Renegotiation is perhaps the most dangerous alternative, and it’s (naturally) the course that the Clinton administration seems most interested in. It entails striking a rhetorical hard line against the treaty in its present form, while pleading with the treaty’s sponsors in Canada and Europe to offer the United States some concessions that might provide an excuse for an American signature. In other words: another round of bluster and irresolution leading inevitably to yet another humiliation.
In closely reasoned testimony before the Senate Foreign Relations Committee in late July, former assistant secretary of state John Bolton sketched out the third option. He argued that the United States should isolate the International Criminal Court: make clear that the U.S. will pay no heed to its decisions and refuse in any way to cooperate with its work, all with an eye to reducing its status to that of a UNESCO or some other futile U.N. bureaucracy where the nephews of African and Asian dictators find refuge. Meanwhile, Jesse Helms, chairman of the Foreign Relations Committee, is urging the Clinton administration to adopt the fourth option: combat the court directly — by, for example, refusing to keep troops on the soil of countries that have acceded to the treaty.
Some combination of options three and four will emerge as the foreign policy of the next conservative administration. But in the meantime, there are three things that the United States should do immediately: announce its unwavering refusal to accept the jurisdiction of the court; reduce its contribution to the U.N. budget by a dollar for any dollar that the U.N. devotes to the International Criminal Court; and declare that any attempt by any country to arrest or interfere with any American at the behest of the court will be deemed an unfriendly act.

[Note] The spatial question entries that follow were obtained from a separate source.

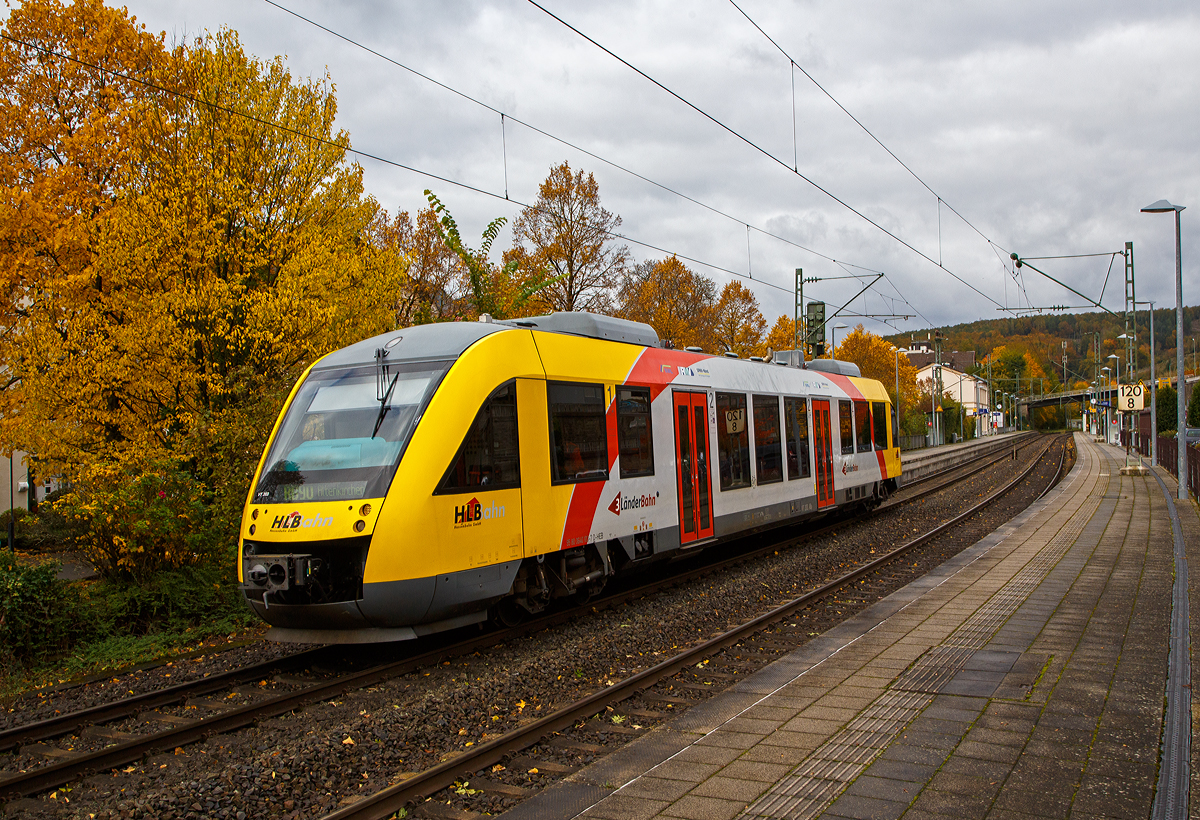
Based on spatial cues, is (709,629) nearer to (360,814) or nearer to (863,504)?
(360,814)

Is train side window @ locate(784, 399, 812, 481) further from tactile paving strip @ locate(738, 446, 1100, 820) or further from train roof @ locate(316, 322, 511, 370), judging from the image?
train roof @ locate(316, 322, 511, 370)

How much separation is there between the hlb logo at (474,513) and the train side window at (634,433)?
238 centimetres

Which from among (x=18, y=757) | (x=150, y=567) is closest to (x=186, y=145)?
(x=150, y=567)

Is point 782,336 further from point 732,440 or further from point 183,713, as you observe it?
point 183,713

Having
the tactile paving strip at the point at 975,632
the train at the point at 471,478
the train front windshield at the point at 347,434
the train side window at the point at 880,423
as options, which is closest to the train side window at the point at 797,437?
the train at the point at 471,478

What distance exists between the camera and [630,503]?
10.2 meters

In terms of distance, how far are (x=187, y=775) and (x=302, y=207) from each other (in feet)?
37.2

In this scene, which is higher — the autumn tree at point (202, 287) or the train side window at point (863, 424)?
the autumn tree at point (202, 287)

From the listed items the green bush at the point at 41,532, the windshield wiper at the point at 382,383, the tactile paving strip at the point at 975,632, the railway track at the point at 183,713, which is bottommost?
the tactile paving strip at the point at 975,632

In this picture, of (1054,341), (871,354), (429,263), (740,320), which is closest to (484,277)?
(429,263)

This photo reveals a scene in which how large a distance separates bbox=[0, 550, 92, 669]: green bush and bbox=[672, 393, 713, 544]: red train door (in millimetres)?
7126

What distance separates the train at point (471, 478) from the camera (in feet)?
23.5

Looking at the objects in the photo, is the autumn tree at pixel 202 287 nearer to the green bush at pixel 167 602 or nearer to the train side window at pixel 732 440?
the green bush at pixel 167 602

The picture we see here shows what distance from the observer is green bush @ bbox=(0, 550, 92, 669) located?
27.6 ft
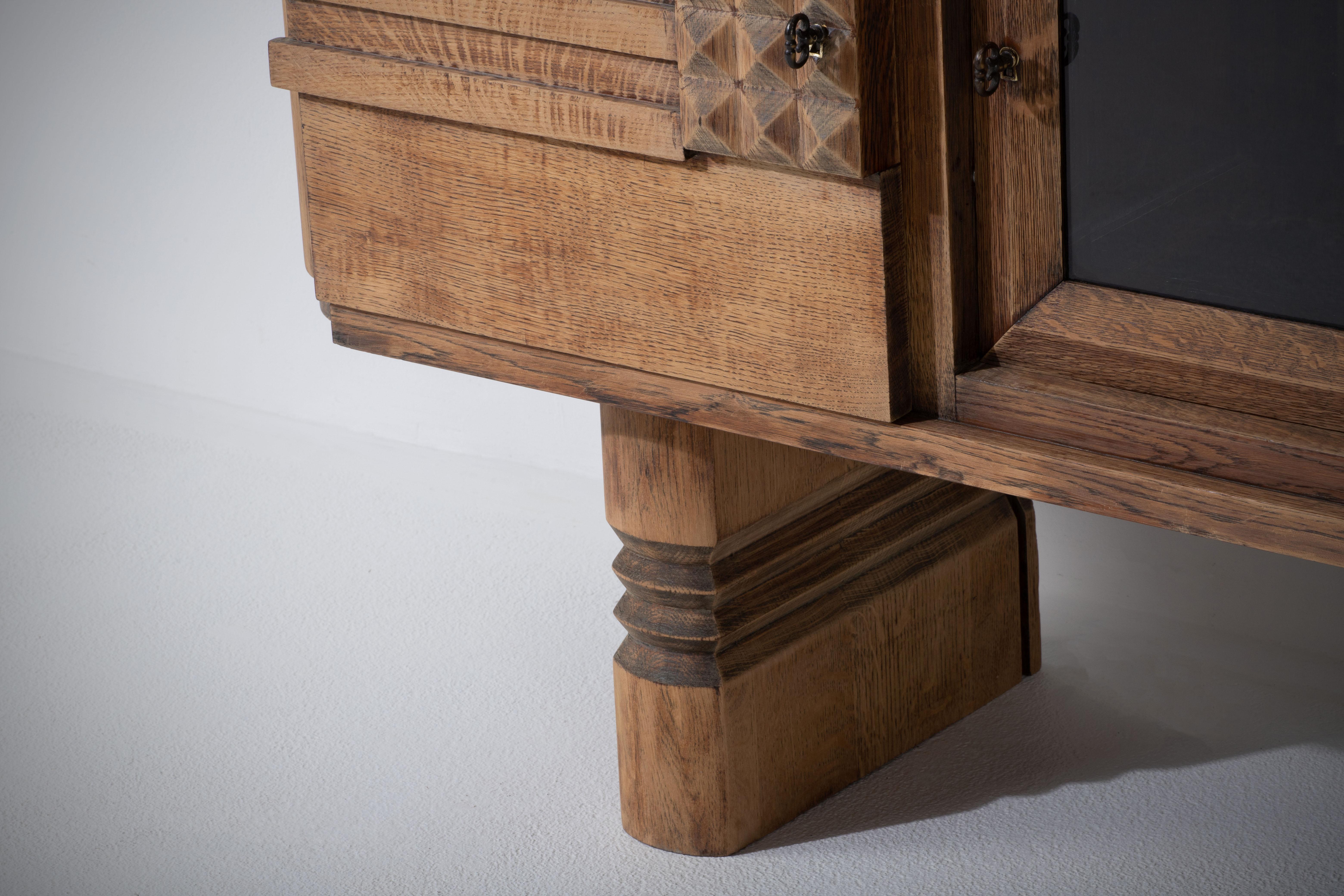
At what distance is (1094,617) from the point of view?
5.65 ft

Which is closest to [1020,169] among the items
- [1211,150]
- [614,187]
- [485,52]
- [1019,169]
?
[1019,169]

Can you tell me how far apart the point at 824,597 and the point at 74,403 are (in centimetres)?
153

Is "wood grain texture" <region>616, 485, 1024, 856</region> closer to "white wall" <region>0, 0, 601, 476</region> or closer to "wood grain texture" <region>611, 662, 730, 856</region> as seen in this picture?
"wood grain texture" <region>611, 662, 730, 856</region>

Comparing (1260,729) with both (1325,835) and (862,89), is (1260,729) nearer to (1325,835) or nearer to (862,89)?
(1325,835)

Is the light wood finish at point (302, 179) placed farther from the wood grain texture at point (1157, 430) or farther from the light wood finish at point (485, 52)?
the wood grain texture at point (1157, 430)

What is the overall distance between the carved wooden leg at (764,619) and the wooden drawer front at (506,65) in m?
0.28

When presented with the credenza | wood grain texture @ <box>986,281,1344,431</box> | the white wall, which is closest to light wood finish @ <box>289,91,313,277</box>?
the credenza

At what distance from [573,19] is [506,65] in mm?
63

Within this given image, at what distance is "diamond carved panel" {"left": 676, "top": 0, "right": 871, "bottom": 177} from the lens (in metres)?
0.92

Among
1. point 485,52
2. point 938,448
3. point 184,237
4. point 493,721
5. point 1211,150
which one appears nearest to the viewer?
point 1211,150

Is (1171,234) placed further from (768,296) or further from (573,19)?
(573,19)

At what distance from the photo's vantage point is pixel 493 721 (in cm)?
158

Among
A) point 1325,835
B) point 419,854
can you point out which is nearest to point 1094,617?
point 1325,835

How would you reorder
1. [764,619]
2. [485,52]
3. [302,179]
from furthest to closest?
1. [764,619]
2. [302,179]
3. [485,52]
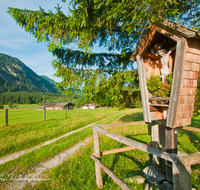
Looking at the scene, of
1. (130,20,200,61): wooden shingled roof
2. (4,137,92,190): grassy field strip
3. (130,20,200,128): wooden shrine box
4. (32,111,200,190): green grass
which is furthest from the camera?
(4,137,92,190): grassy field strip

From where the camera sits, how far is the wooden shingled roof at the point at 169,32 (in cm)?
224

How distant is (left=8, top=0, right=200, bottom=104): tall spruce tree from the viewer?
388cm

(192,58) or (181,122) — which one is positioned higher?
(192,58)

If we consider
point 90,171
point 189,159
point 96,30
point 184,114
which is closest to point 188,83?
point 184,114

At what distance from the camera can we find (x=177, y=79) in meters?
2.40

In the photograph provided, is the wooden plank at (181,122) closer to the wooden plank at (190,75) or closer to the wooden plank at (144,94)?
the wooden plank at (144,94)

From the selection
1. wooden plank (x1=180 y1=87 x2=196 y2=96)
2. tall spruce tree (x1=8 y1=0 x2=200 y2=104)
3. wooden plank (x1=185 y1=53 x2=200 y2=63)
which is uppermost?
tall spruce tree (x1=8 y1=0 x2=200 y2=104)

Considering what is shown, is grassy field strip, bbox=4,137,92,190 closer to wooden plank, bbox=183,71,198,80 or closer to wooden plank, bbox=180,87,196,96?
wooden plank, bbox=180,87,196,96

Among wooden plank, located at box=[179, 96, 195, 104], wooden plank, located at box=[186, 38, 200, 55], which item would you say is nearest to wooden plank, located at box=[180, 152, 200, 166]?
wooden plank, located at box=[179, 96, 195, 104]

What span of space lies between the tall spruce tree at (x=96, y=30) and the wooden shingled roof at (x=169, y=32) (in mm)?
379

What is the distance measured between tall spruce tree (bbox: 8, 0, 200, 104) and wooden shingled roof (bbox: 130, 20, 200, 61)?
1.24 feet

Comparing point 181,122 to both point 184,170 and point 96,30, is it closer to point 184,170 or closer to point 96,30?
point 184,170

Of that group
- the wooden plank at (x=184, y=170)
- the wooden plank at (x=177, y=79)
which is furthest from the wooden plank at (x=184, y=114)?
the wooden plank at (x=184, y=170)

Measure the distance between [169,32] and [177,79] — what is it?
94cm
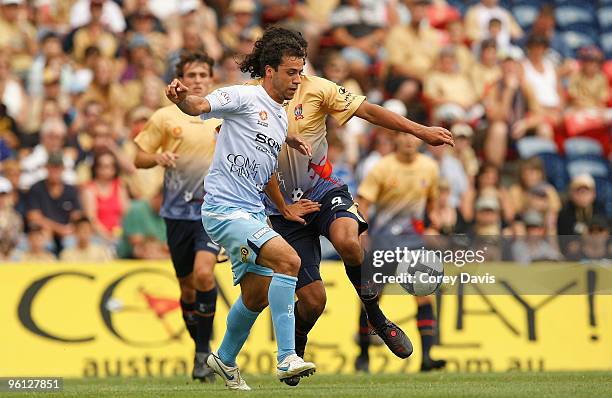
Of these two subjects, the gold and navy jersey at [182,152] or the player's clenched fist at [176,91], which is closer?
the player's clenched fist at [176,91]

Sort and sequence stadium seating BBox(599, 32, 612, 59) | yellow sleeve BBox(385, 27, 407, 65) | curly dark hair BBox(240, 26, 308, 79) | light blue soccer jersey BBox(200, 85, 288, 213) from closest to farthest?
light blue soccer jersey BBox(200, 85, 288, 213), curly dark hair BBox(240, 26, 308, 79), yellow sleeve BBox(385, 27, 407, 65), stadium seating BBox(599, 32, 612, 59)

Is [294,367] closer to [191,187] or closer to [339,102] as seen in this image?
[339,102]

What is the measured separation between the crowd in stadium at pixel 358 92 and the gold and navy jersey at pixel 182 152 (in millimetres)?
3574

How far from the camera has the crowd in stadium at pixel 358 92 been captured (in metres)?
17.8

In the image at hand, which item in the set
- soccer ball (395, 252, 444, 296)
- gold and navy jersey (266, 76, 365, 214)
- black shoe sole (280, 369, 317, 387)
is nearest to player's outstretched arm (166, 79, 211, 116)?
gold and navy jersey (266, 76, 365, 214)

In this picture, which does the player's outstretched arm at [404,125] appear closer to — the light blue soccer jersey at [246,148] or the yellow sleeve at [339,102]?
the yellow sleeve at [339,102]

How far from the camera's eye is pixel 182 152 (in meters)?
13.5

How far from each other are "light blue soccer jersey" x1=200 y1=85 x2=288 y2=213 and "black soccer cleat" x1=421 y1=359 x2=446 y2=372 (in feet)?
15.9

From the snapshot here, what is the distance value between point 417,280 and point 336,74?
849 centimetres

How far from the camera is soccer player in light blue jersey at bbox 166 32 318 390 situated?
33.3ft

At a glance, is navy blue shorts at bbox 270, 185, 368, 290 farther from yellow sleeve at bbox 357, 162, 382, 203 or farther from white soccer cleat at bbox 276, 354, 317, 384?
yellow sleeve at bbox 357, 162, 382, 203

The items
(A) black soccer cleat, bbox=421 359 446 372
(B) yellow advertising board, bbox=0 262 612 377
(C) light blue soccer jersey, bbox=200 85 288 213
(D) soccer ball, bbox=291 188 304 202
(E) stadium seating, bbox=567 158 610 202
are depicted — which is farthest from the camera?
(E) stadium seating, bbox=567 158 610 202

Among its many charming habits, the Clinton administration has repeatedly condemned all criticism of its foreign adventuring as “isolationism.” But if there is anything likely to stir up the old spirit of American isolationism, it is the arrogant attempt by a world body to displace American sovereignty and American law with unaccountable, unelected quasi-governmental world institutions. Real internationalism is, now and always, internationalism that defends and vindicates American interests and American constitutional values. It’s no paradox at all: Those who most want America to play a constructive role in the world must most vehemently insist that the International Criminal Court be junked.